La paura è una di quelle certezze che accompagna da sempre l’uomo in ogni epoca, a ogni latitudine.
Pubblicato per la prima volta nel 1979, questo libro viene ora rieditato da “il Saggiatore” nella collana La Cultura, per la traduzione di Paolo Traniello.
Un saggio corposo che ripercorre la storia della paura in età moderna, declinandola in ogni forma possibile.
Jean Delumeau, è uno studioso da sempre attento alla storia sociale e religiosa, autore, fra l’altro, di una bellissima Storia del paradiso.
Dopo aver chiarito nell’introduzione, ricca di spunti letterari e artistici, cifra consueta per lo scrittore francese, la sua personale ricerca della paura, la sviscera in ogni forma nei successivi capitoli.
Il saggio si divide essenzialmente in due parti attraverso le quali la paura viene analizzata dal punto di vista delle masse e da quello delle classi dirigenti.
Una schematizzazione inconsueta per l’età moderna, apparentemente più consona per un’analisi contemporanea, ma che convince e molto.

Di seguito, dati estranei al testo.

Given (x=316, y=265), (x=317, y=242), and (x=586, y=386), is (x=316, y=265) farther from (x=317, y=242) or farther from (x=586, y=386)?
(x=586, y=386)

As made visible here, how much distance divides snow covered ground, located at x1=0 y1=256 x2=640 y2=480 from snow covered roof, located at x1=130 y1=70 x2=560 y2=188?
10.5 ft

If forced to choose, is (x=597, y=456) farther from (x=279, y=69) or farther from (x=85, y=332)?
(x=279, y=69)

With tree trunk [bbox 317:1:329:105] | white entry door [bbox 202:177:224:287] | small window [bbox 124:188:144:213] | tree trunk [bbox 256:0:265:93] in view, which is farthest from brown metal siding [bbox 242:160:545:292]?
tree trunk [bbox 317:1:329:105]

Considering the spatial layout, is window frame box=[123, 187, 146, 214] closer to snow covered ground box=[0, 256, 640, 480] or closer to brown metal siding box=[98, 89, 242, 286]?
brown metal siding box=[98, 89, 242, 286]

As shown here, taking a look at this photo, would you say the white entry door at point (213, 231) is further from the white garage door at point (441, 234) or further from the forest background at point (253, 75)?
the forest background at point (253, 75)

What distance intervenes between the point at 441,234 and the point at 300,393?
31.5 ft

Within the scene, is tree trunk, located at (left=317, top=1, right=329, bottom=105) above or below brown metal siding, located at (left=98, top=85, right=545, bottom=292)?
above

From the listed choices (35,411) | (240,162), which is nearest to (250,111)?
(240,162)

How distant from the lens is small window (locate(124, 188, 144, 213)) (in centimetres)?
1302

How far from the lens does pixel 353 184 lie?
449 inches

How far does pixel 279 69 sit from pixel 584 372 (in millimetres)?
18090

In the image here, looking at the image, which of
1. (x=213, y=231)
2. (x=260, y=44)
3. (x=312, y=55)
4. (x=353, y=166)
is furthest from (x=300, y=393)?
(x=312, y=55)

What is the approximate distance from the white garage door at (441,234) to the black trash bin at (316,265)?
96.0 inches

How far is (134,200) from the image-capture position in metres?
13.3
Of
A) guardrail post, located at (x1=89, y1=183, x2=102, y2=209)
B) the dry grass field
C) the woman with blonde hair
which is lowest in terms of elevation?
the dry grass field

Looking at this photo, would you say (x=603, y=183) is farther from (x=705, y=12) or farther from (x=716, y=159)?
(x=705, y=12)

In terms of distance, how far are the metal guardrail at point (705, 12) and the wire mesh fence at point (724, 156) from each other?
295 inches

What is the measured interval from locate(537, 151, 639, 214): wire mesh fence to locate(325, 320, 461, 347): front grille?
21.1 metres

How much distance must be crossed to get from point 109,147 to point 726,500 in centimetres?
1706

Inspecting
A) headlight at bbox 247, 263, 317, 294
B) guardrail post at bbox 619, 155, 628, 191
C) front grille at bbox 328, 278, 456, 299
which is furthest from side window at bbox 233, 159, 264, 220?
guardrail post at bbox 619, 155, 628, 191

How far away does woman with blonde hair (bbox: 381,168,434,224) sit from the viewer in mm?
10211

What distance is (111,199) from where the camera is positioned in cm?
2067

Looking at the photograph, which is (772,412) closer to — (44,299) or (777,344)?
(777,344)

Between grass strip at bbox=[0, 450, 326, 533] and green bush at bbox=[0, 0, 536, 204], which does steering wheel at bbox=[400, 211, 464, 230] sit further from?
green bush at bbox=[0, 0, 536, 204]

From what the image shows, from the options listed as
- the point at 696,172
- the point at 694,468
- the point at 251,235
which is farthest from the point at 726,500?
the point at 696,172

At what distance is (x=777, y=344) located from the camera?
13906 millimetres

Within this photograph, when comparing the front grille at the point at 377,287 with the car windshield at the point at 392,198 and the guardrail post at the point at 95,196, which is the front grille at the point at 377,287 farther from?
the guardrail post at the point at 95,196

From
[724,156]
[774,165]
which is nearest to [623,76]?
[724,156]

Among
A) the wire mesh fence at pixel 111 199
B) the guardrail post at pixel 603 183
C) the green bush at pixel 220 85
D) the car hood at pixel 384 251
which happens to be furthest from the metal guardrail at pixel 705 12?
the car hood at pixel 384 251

Le categorie sociali, che da Marx in poi apparterranno alla storia e alla sociologia, possono e anzi debbono essere anche estese al passato, e particolarmente all’età moderna, in cui le masse e le classi alte erano un’assoluta realtà.
Un saggio accattivante, ricco di spunti che svariano dalla letteratura alla pittura passando per le leggende popolari.
Un libro coinvolgente che può essere anche letto a sezioni senza che si perda la compiutezza dello stesso.
Scopriremo come in passato l’uomo abbia temuto paure reali come la peste, o del tutto inventate, come quella del diavolo o dell’altro. .
La peste, invece, come detto, fu una paura reale, autentica, tangibile.
Un mostro che, specie nel periodo compreso fra il 1348 e il 1720, seminò morte, disperazione, solitudine.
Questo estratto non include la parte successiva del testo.